SAN JOSE (CBS / AP) — Cisco Systems Inc. CEO John Chambers saw his pay package fall by nearly a third in the company’s fiscal year that ended in July, a period when the company’s shares dropped by about the same amount.
The company said in a regulatory filing Tuesday that even though it achieved its operational performance goals for the year, shareholder value eroded in fiscal 2011.
“Consequently, the compensation committee exercised its negative discretion and determined that no named executive officer would receive a cash incentive award or a performance-based equity award for fiscal 2011,” it said.
Over the fiscal year, Cisco’s shares fell 30 percent.
Chambers, who is 62 and has led Cisco for more than 15 years, saw his total pay package drop 32 percent to $12.9 million from $18.9 million a year ago.
Chambers’ salary fell 2 percent to $375,000, but most of his compensation was in stock awards, which grew 53 percent to $12.5 million.
He didn’t receive any stock options after getting $5.7 million worth a year earlier, He got no performance-based cash bonus this year, compared to $4.6 million a year ago.
This year, Chambers embarked on a cost-cutting binge to keep the world’s largest computer-networking equipment maker from venturing too far into new markets that don’t bring in profits.
He shut down the company’s Flip Video camcorder business in April and in July laid out a plan to eliminate 6,500 jobs, or 9 percent of Cisco’s work force.
The company, which is based in San Jose, has been a laggard among its peers in the Dow Jones industrial average and Cisco has suffered from a government spending slowdown.
For the full fiscal year, Cisco earned $6.5 billion, or $1.17 per share, on revenue of $43.2 billion. That compared to net income of $7.8 billion, or $1.33 per share, on revenue of $40 billion in the prior year.
The Associated Press formula calculates an executive’s total compensation during the last fiscal year by adding salary, bonuses, perks, above-market interest the company pays on deferred compensation and the estimated value of stock and stock options awarded during the year. The AP formula does not count changes in the present value of pension benefits. That makes the AP total slightly different in most cases from the total reported by companies to the Securities and Exchange Commission.

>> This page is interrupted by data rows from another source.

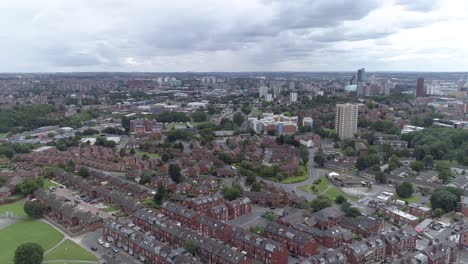 Aerial-view-of-Leeds-city-looking-south-over-residential-areas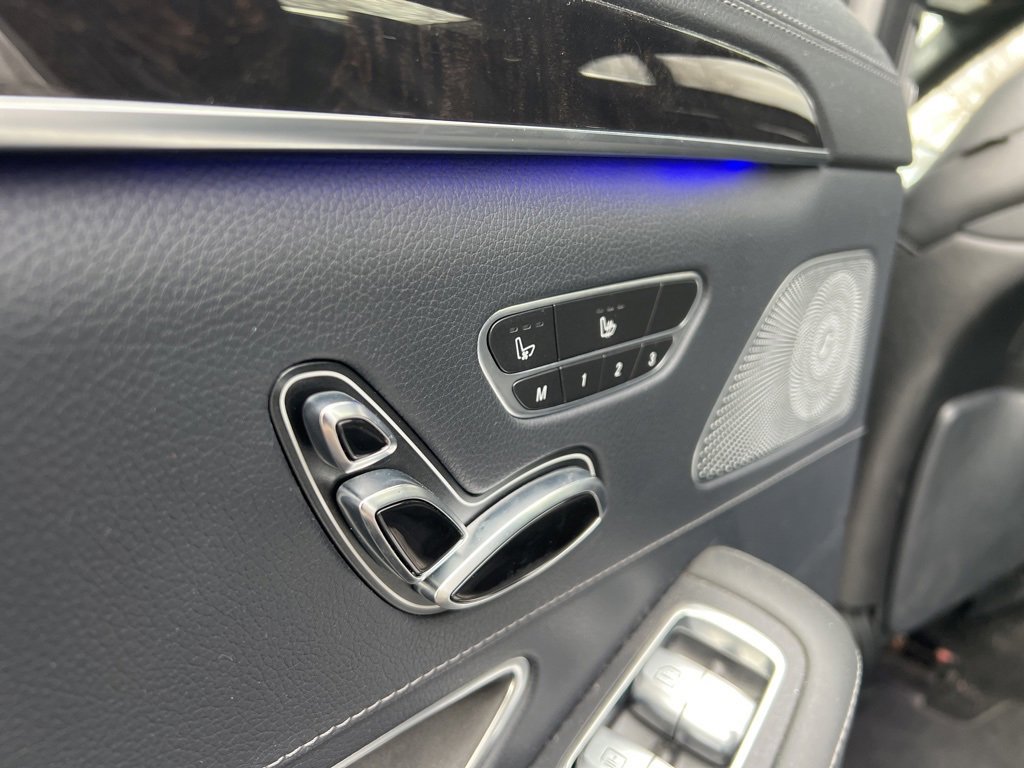 Used 2015 Mercedes-Benz S 550 4MATIC Sedan image 20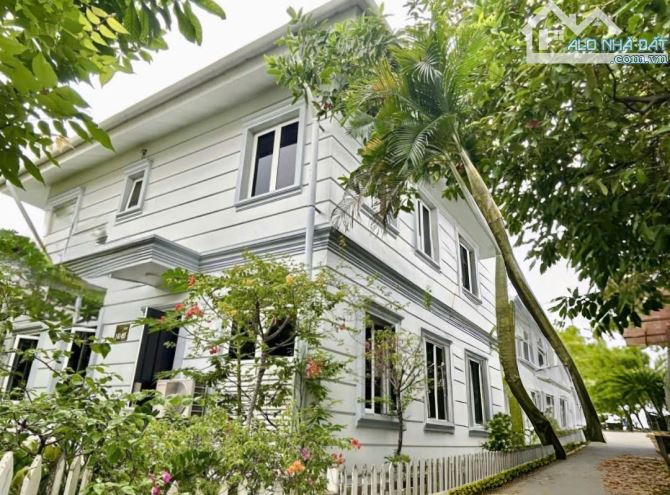 GARDEN HOMES THỦ ĐỨC – BIỆT THỰ VEN SÔNG – BẾN DU THUYỀN RIÊNG – NHƯ RESORT 5★ - 3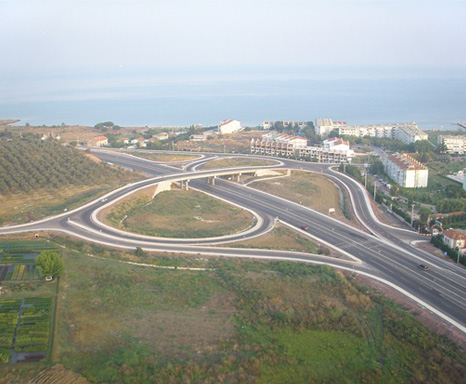 Ceylankent Köprülü Kavşağı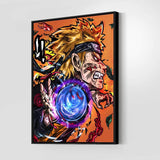 Naruto Wall Art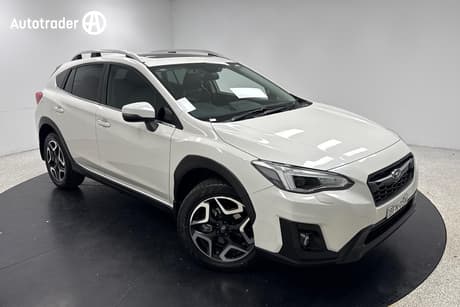 2020 Subaru XV 2.0I-S My20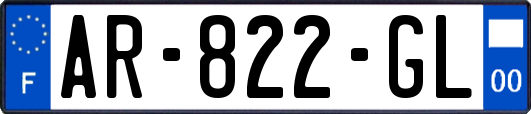 AR-822-GL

The value that a company assigned to an executive’s stock and option awards for 2011 was the present value of what the company expected the awards to be worth to the executive over time. Companies use one of several formulas to calculate that value. However, the number is just an estimate, and what an executive ultimately receives will depend on the performance of the company’s stock in the years after the awards are granted. Most stock compensation programs require an executive to wait a specified amount of time to receive shares or exercise options.